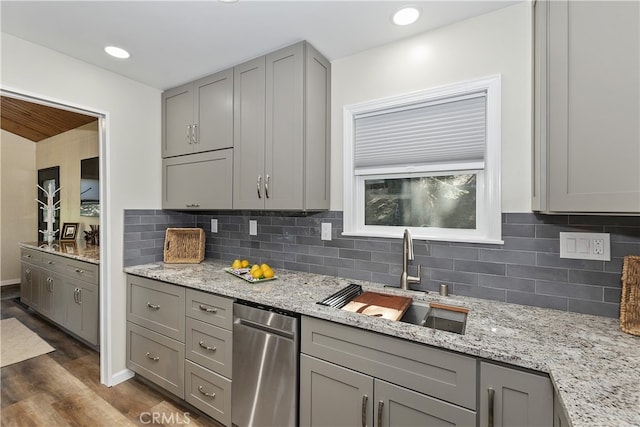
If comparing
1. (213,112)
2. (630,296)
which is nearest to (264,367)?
(630,296)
======
WHAT IS ASKED - Copy the entries above word for word, leaving out the picture.

FULL ANSWER -
If comparing
1. (213,112)
2. (630,296)
which is nearest to (264,367)?
(630,296)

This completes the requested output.